The Childhood Program at Lehman College rests in the Department of Early Childhood and Childhood Education (ECCE) where teaching candidates can pursue a Masters of Science in Childhood Education (MSED), grades 1-6, offering bilingual extension credentials for those pursuing work in multilingual settings. Located in the Bronx, Lehman is a senior college in the City University of New York (CUNY) system, and upholds the larger University's goals for educational and personal advancement for those specifically living in the Bronx and surrounding boroughs. Lehman is a commuter school, where a large percentage of the student population live and work in the Bronx, and may hold one or more of the following personal characteristics: a) transferred from a neighboring two-year CUNY institution with an Associates, b) a first-generation college student, or c) an individual who does not have access to financial capital to pay for the rising costs of higher education. As a result, Lehman's Childhood Education program is uniquely positioned to attract and serve a diverse student body from a range of linguistic, cultural, ethnic, and racial backgrounds.

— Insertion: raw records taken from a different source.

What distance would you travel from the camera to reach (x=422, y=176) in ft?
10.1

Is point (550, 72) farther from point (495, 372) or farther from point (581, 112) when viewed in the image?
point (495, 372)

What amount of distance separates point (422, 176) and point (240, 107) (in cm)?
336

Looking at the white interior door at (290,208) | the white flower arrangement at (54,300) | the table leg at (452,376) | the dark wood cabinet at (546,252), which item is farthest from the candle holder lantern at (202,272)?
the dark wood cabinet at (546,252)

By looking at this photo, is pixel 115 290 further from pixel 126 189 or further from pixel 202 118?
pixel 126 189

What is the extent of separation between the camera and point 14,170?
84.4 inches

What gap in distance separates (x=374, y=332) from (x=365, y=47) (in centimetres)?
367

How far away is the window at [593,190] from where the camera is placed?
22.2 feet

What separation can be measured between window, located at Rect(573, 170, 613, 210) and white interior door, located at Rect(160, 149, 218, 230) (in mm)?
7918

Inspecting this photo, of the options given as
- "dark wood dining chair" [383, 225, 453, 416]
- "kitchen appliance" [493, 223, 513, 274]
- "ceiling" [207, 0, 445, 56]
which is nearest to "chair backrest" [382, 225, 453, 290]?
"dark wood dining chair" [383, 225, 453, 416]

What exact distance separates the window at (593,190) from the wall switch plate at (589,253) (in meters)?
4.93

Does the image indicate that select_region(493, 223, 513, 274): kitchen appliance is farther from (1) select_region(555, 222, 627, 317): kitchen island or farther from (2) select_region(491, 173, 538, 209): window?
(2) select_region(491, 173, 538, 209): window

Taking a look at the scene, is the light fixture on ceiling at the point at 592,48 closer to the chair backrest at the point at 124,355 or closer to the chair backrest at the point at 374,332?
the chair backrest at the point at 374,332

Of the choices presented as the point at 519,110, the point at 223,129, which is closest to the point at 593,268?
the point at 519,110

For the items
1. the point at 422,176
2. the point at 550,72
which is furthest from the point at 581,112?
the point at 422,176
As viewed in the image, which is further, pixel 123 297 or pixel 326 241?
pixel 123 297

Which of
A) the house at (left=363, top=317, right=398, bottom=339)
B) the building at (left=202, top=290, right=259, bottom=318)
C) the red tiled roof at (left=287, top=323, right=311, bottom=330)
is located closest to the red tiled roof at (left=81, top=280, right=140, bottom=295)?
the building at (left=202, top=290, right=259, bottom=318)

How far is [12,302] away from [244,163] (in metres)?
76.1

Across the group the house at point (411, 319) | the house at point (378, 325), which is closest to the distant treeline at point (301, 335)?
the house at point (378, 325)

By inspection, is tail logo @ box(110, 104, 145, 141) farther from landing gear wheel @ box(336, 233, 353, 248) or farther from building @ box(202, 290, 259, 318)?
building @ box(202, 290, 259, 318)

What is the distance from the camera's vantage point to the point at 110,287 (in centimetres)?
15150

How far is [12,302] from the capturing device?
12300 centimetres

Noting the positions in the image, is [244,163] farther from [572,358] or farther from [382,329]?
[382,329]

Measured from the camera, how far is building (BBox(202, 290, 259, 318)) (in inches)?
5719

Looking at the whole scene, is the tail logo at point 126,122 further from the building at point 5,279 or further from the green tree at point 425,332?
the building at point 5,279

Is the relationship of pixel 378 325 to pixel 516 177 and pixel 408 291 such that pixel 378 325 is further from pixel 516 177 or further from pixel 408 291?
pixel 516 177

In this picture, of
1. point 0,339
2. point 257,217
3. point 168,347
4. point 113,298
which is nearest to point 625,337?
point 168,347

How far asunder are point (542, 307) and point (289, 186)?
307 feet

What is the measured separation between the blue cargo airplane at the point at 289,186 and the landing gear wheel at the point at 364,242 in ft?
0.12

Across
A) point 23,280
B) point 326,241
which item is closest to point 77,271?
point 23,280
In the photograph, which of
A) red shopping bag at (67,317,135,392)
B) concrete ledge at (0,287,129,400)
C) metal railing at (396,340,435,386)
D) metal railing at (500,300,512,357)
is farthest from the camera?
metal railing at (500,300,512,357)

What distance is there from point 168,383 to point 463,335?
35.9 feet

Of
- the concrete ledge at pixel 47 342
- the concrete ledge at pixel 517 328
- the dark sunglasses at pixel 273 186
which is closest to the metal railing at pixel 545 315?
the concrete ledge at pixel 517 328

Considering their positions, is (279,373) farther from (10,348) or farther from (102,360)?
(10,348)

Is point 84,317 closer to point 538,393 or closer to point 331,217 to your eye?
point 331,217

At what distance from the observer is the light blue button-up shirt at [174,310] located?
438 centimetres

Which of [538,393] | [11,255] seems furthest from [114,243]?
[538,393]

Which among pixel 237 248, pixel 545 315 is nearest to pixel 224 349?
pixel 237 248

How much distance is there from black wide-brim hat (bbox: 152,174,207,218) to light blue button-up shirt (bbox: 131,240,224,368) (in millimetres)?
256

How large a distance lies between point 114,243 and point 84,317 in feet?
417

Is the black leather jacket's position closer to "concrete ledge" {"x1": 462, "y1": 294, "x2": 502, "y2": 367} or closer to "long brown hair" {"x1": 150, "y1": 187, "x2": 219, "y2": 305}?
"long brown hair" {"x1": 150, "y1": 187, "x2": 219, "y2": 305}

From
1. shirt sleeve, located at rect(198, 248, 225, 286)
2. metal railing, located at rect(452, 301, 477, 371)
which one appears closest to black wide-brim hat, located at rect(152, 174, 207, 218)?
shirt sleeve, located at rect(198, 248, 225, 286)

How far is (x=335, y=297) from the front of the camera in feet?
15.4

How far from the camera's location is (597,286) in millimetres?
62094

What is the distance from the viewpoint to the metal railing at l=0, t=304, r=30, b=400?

Embracing the larger School of Education's core purposes, as stated in the Lehman Urban Transformative Education (LUTE) conceptual framework, the Childhood Program strives to:

  • understand and affirm linguistic, ethnic, and cultural diversity as foundations for learning;
  • create learning environments where relationships are key in preparing teacher candidates with academic, social and emotional skills to succeed;
  • create educational settings, strategies, and practices that exploit equity and respond to society's changing needs.
Enrolled students in the Childhood Program hold unique professional paths; they may have entered the program as an undergraduate student pursuing a liberal arts degree with an ECCE minor, or were paraprofessionals working in the NYC schools and seeking teaching certification, or they may be individuals with a bachelor's degree who are part of the workforce and may or may not have had prior work experience in education but are driven to pursue a teaching credential through a graduate program. Despite our candidates' varied professional and academic pasts, they hold a level of self-determination and self-rigor. Thus, we designed our program to acknowledge the array of experience that candidates bring to their studies, by offering systematic plans of study that include coursework and fieldwork. Courses are designed to marry educational theory with educational practice, where candidates engage in varied fieldwork experiences across multilingual and multiethnic professional development schools that employ student-centered, research-based curriculum and pedagogy. These experiences help nurture candidates' understanding that student learning and achievement rests at the intersection of teacher collaboration and reflection.

The greatest strength of our Childhood Program lies in the diversity of our teacher candidates. The faculty work diligently to mentor and support our candidates across the program's tenure so that they are able to attain their professional goals and enter the teaching force as highly qualified beginning teachers. Our diverse student body of candidates are supported in a multitude of ways in order to equip them with the academic, leadership, and socio-emotional skills to create equitable systems of change in the Bronx public schools.